The following statements score the data in HMEQ and save the results in a SAS data set named SCORED.
data scored; set sampsio.hmeq; %include 'hpsplhme-code.sas'; run;
A partial listing of SCORED is shown in Figure 15.2.

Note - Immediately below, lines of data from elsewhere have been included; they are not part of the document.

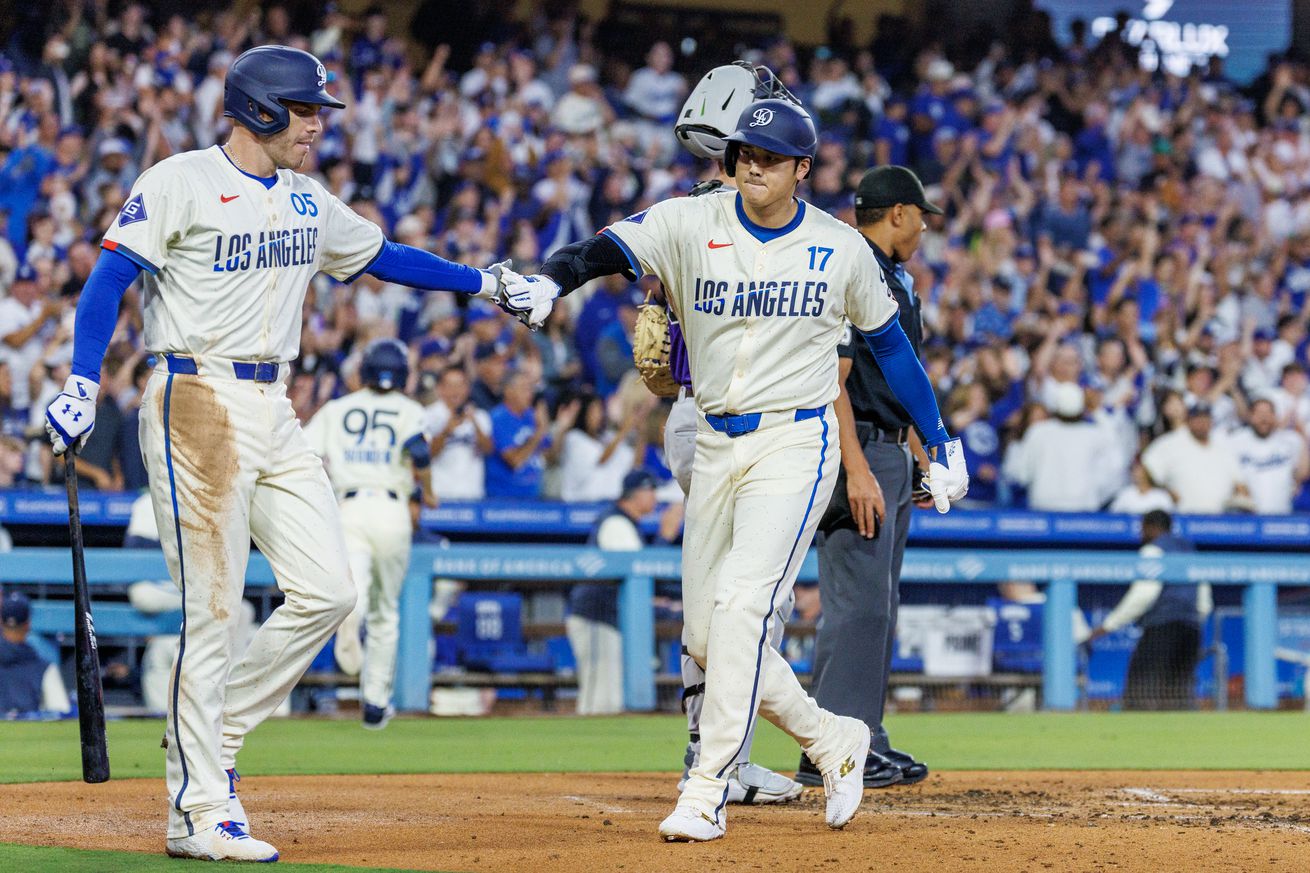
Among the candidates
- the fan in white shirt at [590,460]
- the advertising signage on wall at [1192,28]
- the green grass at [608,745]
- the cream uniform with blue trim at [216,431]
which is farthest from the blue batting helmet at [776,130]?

Figure 15.2: Partial Listing of the Scored HMEQ Data
| Obs | BAD | LOAN | MORTDUE | VALUE | REASON | JOB | YOJ | DEROG | DELINQ | CLAGE | NINQ | CLNO | DEBTINC | _NODE_ | _LEAF_ | _WARN_ | P_BAD1 | P_BAD0 | V_BAD1 | V_BAD0 |
|---|---|---|---|---|---|---|---|---|---|---|---|---|---|---|---|---|---|---|---|---|
| 1 | 1 | 1100 | 25860 | 39025 | HomeImp | Other | 10.5 | 0 | 0 | 94.367 | 1 | 9 | . | 9 | 2 | 0.18923 | 0.81077 | 0.16996 | 0.83004 | |
| 2 | 1 | 1300 | 70053 | 68400 | HomeImp | Other | 7.0 | 0 | 2 | 121.833 | 0 | 14 | . | 14 | 6 | 0.30818 | 0.69182 | 0.28750 | 0.71250 | |
| 3 | 1 | 1500 | 13500 | 16700 | HomeImp | Other | 4.0 | 0 | 0 | 149.467 | 1 | 10 | . | 9 | 2 | 0.18923 | 0.81077 | 0.16996 | 0.83004 | |
| 4 | 1 | 1500 | . | . | . | . | . | . | . | . | . | 9 | 2 | 0.18923 | 0.81077 | 0.16996 | 0.83004 | |||
| 5 | 0 | 1700 | 97800 | 112000 | HomeImp | Office | 3.0 | 0 | 0 | 93.333 | 0 | 14 | . | 9 | 2 | 0.18923 | 0.81077 | 0.16996 | 0.83004 | |
| 6 | 1 | 1700 | 30548 | 40320 | HomeImp | Other | 9.0 | 0 | 0 | 101.466 | 1 | 8 | 37.1136 | 9 | 2 | 0.18923 | 0.81077 | 0.16996 | 0.83004 | |
| 7 | 1 | 1800 | 48649 | 57037 | HomeImp | Other | 5.0 | 3 | 2 | 77.100 | 1 | 17 | . | 13 | 5 | 0.58125 | 0.41875 | 0.60784 | 0.39216 | |
| 8 | 1 | 1800 | 28502 | 43034 | HomeImp | Other | 11.0 | 0 | 0 | 88.766 | 0 | 8 | 36.8849 | 9 | 2 | 0.18923 | 0.81077 | 0.16996 | 0.83004 | |
| 9 | 1 | 2000 | 32700 | 46740 | HomeImp | Other | 3.0 | 0 | 2 | 216.933 | 1 | 12 | . | 14 | 6 | 0.30818 | 0.69182 | 0.28750 | 0.71250 | |
| 10 | 1 | 2000 | . | 62250 | HomeImp | Sales | 16.0 | 0 | 0 | 115.800 | 0 | 13 | . | 9 | 2 | 0.18923 | 0.81077 | 0.16996 | 0.83004 |
The data set contains the original variables and new variables that are created by the score statements. The variable P_BAD1 is the proportion of training observations at this leaf that have BAD=1, and this variable can be interpreted as the probability of default. The variable V_BAD1 is the proportion of validation observations at this leaf that have BAD=1. The other new variables are described in the section Outputs
The preceding statements can be used to score new data by including the new data set in place of HMEQ. The new data set must contain the same variables as the data that are used to build the tree model.